LE BONHEUR D’EXISTER

Mis à jour le :15 avril 2007. Auteur : César Gibet.

« De l’air ! », suppliait Laurence Parisot au dernier congrès du Medef. Il faut avoir du souffle pour oser entreprendre. Il faut une sacrée dose de courage pour se dépasser, pour progresser dans l’existence. Mais ce n’est pas donné à tout le monde. Christiane, elle, sera bientôt payée pour le savoir.

ET CHRISTIANE EST HEUREUSE… Ho, oui ! Elle est contente la Christiane. Elle nous a fait le coup du suspens. « J’ai une grande nouvelle à vous annoncer  », elle a dit comme ça au téléphone. Rendez-vous immédiat. Elle arrive au bureau, solennelle, pleine de mystère, avec le menton qui tremble un peu. Moi aussi je suis un peu pressé, deux ans de suivi, de petits boulots chez les p’tits vieux et chez les ménagères quinquagénaires. Deux ans de consolations, d’encouragements, d’aménagements et de déménagements. Pourtant, le problème est simple : Christiane se traîne un gniard de huit ans et un mari smicard qui ne jure que par la femme au foyer. Pas de minima sociaux, trop riches. Alors un peu la CAF, un peu les allocations logement, le salaire du mari moins les frais de boisson et roule !, ça le fait quand même.

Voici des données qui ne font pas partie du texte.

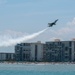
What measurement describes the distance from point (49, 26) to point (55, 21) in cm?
217

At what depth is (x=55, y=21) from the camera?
91.2 meters

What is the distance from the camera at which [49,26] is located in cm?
8956
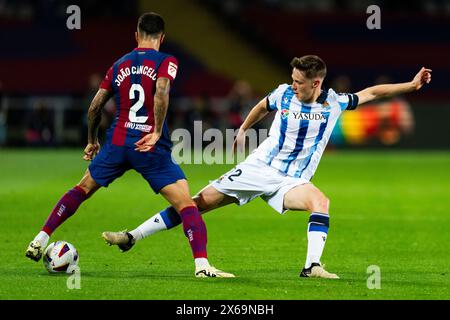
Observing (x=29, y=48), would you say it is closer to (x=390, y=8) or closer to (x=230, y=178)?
(x=390, y=8)

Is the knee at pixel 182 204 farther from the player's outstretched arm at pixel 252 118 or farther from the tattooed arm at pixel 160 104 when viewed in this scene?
the player's outstretched arm at pixel 252 118

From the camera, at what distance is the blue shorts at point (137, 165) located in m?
9.08

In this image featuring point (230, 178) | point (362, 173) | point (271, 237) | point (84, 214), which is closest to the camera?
point (230, 178)

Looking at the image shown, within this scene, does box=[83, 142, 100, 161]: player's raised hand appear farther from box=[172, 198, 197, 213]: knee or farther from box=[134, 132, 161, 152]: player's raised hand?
box=[172, 198, 197, 213]: knee

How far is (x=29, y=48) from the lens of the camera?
119ft

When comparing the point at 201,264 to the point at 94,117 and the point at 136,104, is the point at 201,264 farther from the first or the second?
the point at 94,117

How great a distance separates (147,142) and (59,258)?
1243 mm

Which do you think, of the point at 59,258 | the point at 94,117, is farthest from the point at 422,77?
the point at 59,258

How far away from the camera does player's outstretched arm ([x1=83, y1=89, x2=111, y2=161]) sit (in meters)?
9.19

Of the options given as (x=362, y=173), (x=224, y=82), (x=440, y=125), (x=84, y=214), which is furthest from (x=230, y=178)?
(x=224, y=82)

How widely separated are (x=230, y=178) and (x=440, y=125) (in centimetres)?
2257

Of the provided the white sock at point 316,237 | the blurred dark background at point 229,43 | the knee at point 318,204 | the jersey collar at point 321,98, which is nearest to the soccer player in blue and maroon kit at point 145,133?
the white sock at point 316,237

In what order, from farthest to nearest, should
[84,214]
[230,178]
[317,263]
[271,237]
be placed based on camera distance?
[84,214]
[271,237]
[230,178]
[317,263]

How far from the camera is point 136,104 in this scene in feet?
29.9
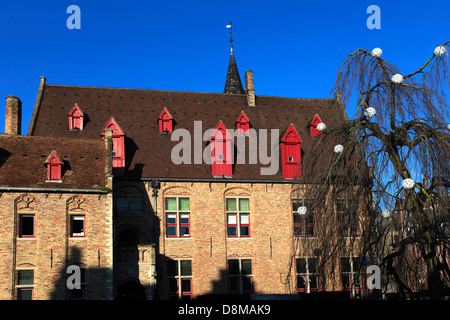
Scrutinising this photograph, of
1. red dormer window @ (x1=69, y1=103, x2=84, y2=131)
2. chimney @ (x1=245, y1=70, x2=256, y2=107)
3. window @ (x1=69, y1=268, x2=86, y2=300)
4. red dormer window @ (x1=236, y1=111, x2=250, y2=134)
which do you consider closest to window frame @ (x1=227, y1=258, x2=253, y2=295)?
window @ (x1=69, y1=268, x2=86, y2=300)

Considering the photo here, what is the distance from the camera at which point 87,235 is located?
20.3m

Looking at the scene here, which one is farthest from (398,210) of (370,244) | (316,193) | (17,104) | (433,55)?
(17,104)

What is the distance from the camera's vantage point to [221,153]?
25.1m

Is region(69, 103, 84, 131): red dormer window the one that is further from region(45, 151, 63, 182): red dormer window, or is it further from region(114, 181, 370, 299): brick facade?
region(45, 151, 63, 182): red dormer window

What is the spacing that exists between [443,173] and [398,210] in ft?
4.13

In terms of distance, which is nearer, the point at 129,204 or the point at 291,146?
the point at 129,204

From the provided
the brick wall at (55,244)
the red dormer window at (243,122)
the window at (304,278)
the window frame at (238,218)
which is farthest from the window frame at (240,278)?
the red dormer window at (243,122)

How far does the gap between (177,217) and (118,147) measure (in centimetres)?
419

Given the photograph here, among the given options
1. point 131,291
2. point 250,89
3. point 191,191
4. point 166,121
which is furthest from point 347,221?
point 250,89

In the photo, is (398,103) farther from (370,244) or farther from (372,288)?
(372,288)

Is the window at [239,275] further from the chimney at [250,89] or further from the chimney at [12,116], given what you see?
the chimney at [12,116]

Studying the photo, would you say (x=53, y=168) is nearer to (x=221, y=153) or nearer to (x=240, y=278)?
(x=221, y=153)

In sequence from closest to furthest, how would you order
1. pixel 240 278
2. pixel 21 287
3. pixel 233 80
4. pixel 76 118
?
pixel 21 287, pixel 240 278, pixel 76 118, pixel 233 80

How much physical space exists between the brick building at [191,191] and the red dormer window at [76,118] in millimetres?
48
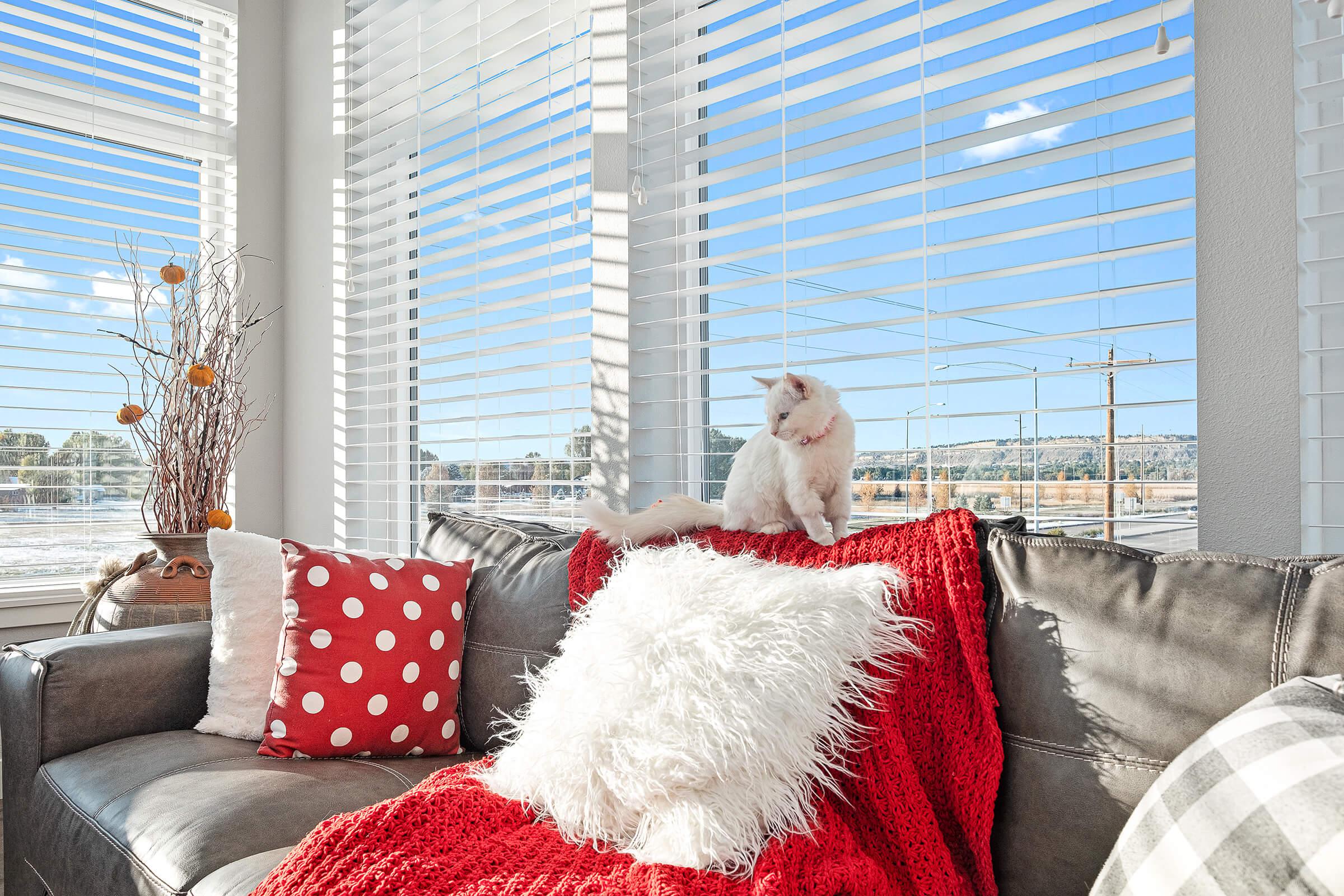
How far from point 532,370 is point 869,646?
1.48m

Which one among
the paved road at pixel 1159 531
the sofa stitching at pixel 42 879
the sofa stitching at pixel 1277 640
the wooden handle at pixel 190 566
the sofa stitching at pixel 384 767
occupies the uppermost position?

Mais Christiane s’emmerde. Et là on peut comprendre. Elle a usé la télé à force de la regarder en tricotant des écharpes parce que les pulls c’est un peu compliqué, la laine est chère et « Les Feux de l’amour » ça dure pas très longtemps. Elle avait été couturière, il y a longtemps. Mais l’ANPE dit que la couture, c’est bouché. C’est vrai qu’il n’y a plus beaucoup d’usines à couturières. De toute façon, les dattes, les bonbons Haribo, tout ça c’est pas possible à cause du petit. Libre pendant les heures d’école et pas le mercredi. Les tâches domestiques au service de ses enfants et de son conjoint, c’est la priorité. Restent donc des heures d’aide à domicile à temps partiel, au service semi-public des personnes âgées, des malades ou des couples stressés par le travail. Dit comme ça, ça donne pas envie. Mais en réalité, ça s’appelle « filière professionnelle, débouchés inépuisables d’emploi, secteur en expansion » et surtout, fromage de première classe pour les entreprises d’emplois familiaux. Mais Christiane est devant moi, elle se tortille un peu, toute rose de la surprise qu’elle va me faire. Christiane, ça fait plaisir, moi qui l’ai connue déprimée. On peut dire qu’elle est vraiment contente d’être heureuse aujourd’hui. Il faut que j’attende la fin des coquetteries, je ne veux pas lui manger son plaisir. Mais bon Dieu, c’est long ! Elle tourne autour du pot de la « grande nouvelle », comme les enfants le jour de la fête des mères avant de dévoiler le sublime tableau en nouilles collées. J’ai envie de la secouer : C’est qui ? C’est où ? CDD ou CDI ? Combien d’heures par semaine ? J’ai pas que ça à faire moi, je te range dans la colonne insertion réussie ou dans celle du sursis pour six mois ?
- J’ai trouvé du travail à l’association Bonheur d’exister.
- Oulala ! Méfi, avec un nom pareil ! Mais c’est très bien quand même, bonne maison, heu… sérieuse et tout. Et quel contrat vous ont-ils fait ?
Elle minaude encore, c’est la deuxième tranche de la surprise. Elle me tend le contrat prestigieux, le CDD d’usage sans terme précis, à temps partiel, au SMIC. Et voilà. Il n’y a plus qu’à expliquer à Christiane son statut de sous-traitance : « Voyez-vous, Christiane, quand vous allez essuyer les meubles et les caprices de mademoiselle Machin-chose à l’autre bout de Marseille, vous êtes à son service, mais ce n’est pas votre patron, c’est un client du Bonheur d’exister. Et quand la taulière du Bonheur d’exister, vous conseille de ne pas partir en vacances sous peine de ne pas retrouver votre job au retour, ce n’est pas un ordre de patron, c’est un conseil avisé.  »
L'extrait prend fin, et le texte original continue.